DROWN vulnerable HTTPS connections

The OpenSSL project has just released updates 1.0.2g and 1.0.1s to address a high-severity security issue. THE επιτρέπει επιθέσεις DROWN (CVE-2016 – 0800). Η επίθεση επιτρέπει στους επιτιθέμενους να παρακάμψουν ασφαλείς συνδέσεις HTTPS και να υποκλέψουν κρυπτογραφημένες .lock https DROWN

DROWN is short for “Decrypting RSA using Obsolete and Weakened eNcryption” or “From RSA χρησιμοποιώντας πεπαλαιωμένες και αποδυναμωμένες κρυπτογραφήσεις” και ανακαλύφθηκε από μια 15 ερευνητών από διάφορα πανεπιστήμια της community.

The principle behind the DROWN attack is based on the presence of both SSLv2 and TLS protocols on target machines. It is an attack on both protocols, which means that it will use the weaknesses of SSLv2 against TLS.

The weakness stems from the Bleichenbacher attack on RSA, an encryption system used by SSL and TLS. Before there is an encrypted connection, the client should select a random session key that is encrypted via RSA and sent to the server, which then validates the client and initiates the HTTPS connection.

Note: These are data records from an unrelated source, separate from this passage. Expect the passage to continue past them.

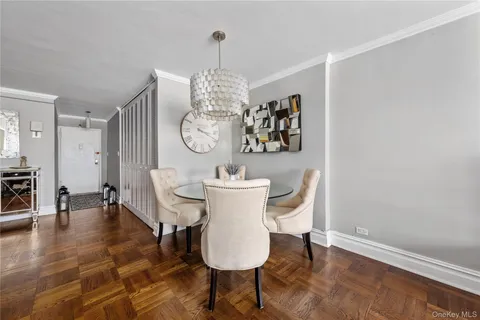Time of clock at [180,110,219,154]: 3:19
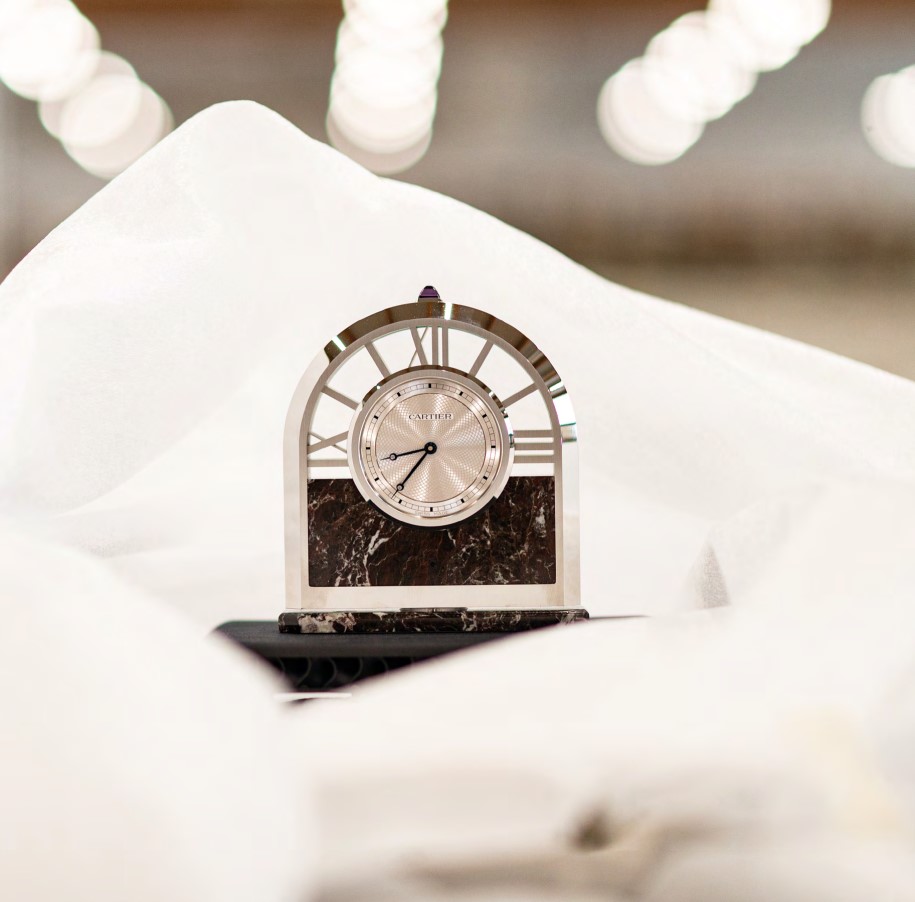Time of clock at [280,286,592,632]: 8:36
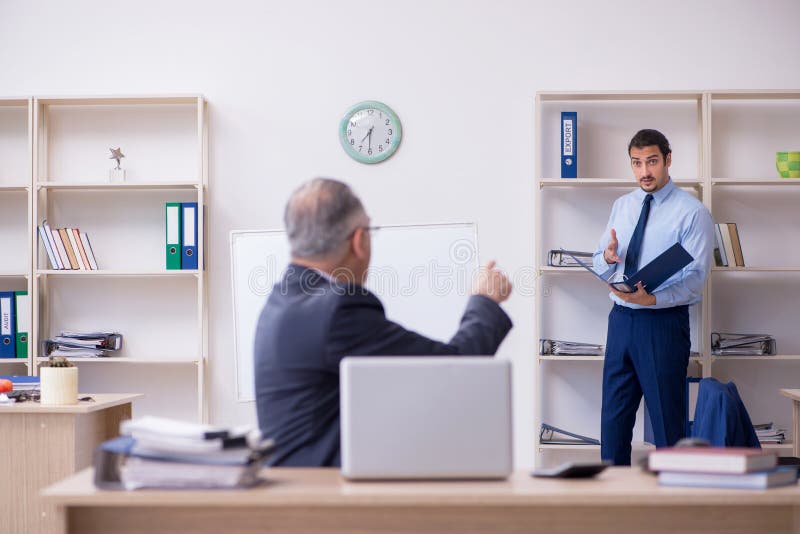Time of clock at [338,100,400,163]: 7:30
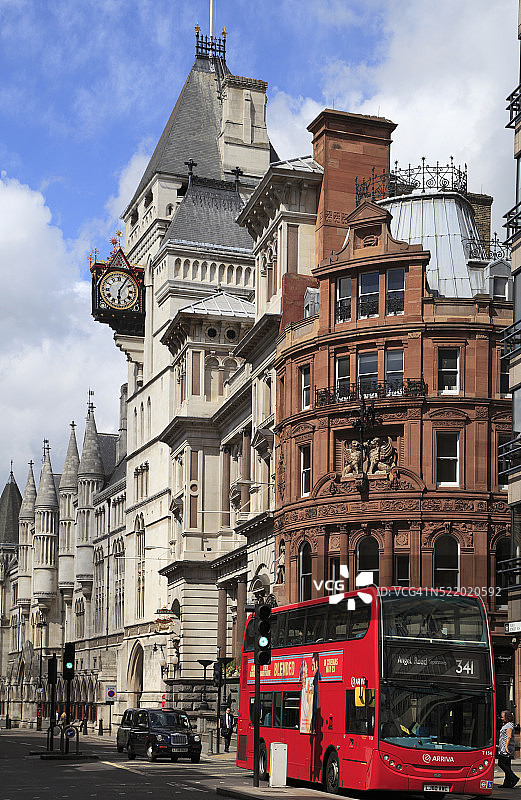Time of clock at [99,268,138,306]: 6:05
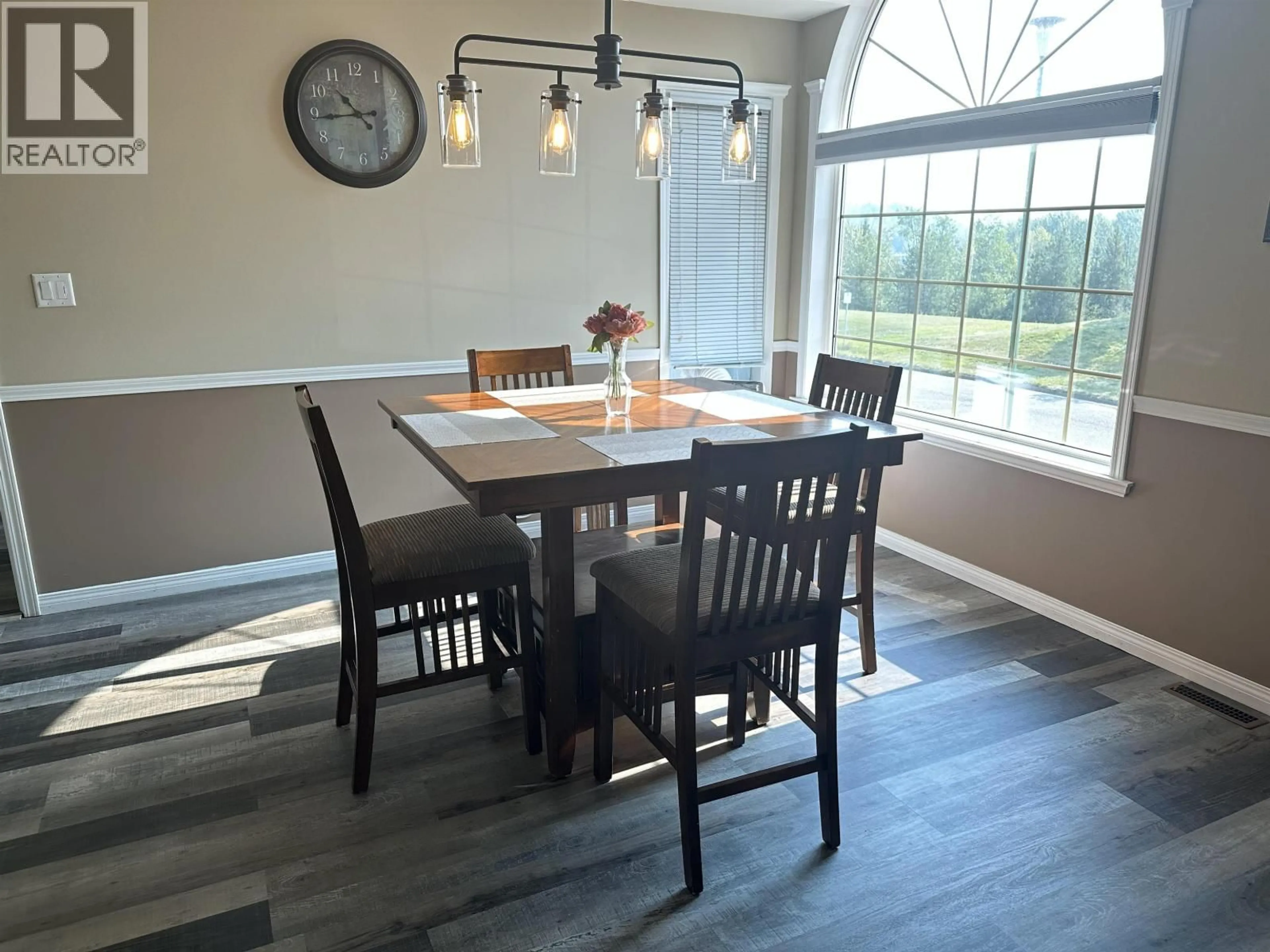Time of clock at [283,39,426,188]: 10:44
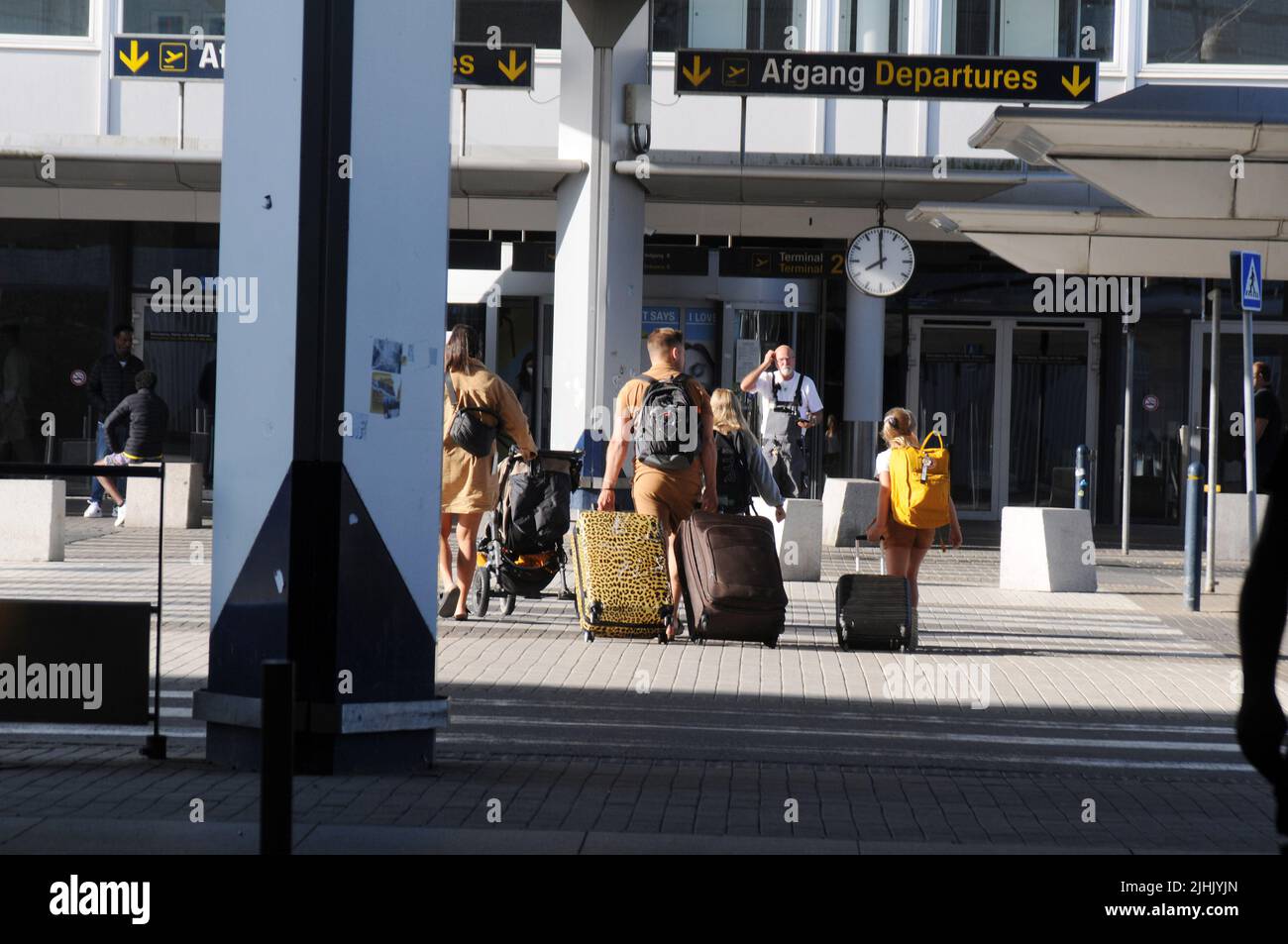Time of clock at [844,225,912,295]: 7:59
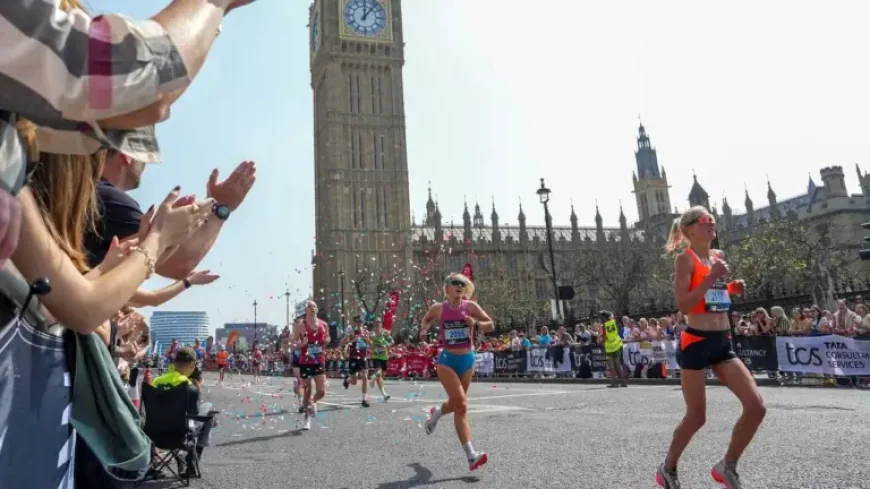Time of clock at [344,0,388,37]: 12:06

The Bleichenbacher attack was discovered in the late 90s. It uses a way to obtain the original RSA key based only on a "yes" or "no" server response to the question "is this an RSA session key?"

The researchers behind the DROWN attack discovered new ways of using the Bleichenbacher attack, utilizing SSLv2 fixes and additions.

The attack also works for TLS connections, a protocol is considered to be superior to SSL. However, regardless of the differences between them, both protocols use the same RSA session encryption key to create an HTTPS connection.

Who's in danger?

Only the that still use SSLv2 and TLS at the same time are vulnerable to the vulnerability. So disabling SSLv2 on your server should be the first thing you do.

In addition, researchers warn about a particular server setting that could expose systems to vulnerability even if the main site only uses TLS.

"You are also at risk if the certificate or a key from your site is used elsewhere on a server that does not support SSLv2," the researchers said.

"Common examples include SMTP, IMAP, POP mail servers, but also the secondary HTTPS server used for specific . "

Let's mention that Canonical to της, έχει ενημερώσει ήδη το λειτουργικό .

iGuRu.gr The Best Technology Site in Greecefgns

every publication, directly to your inbox

Join the 2.100 registrants.

Written by giorgos

George still wonders what he's doing here ...

Leave a reply

Your email address is not published. Required fields are mentioned with *

Your message will not be published if:
1. Contains insulting, defamatory, racist, offensive or inappropriate comments.
2. Causes harm to minors.
3. It interferes with the privacy and individual and social rights of other users.
4. Advertises products or services or websites.
5. Contains personal information (address, phone, etc.).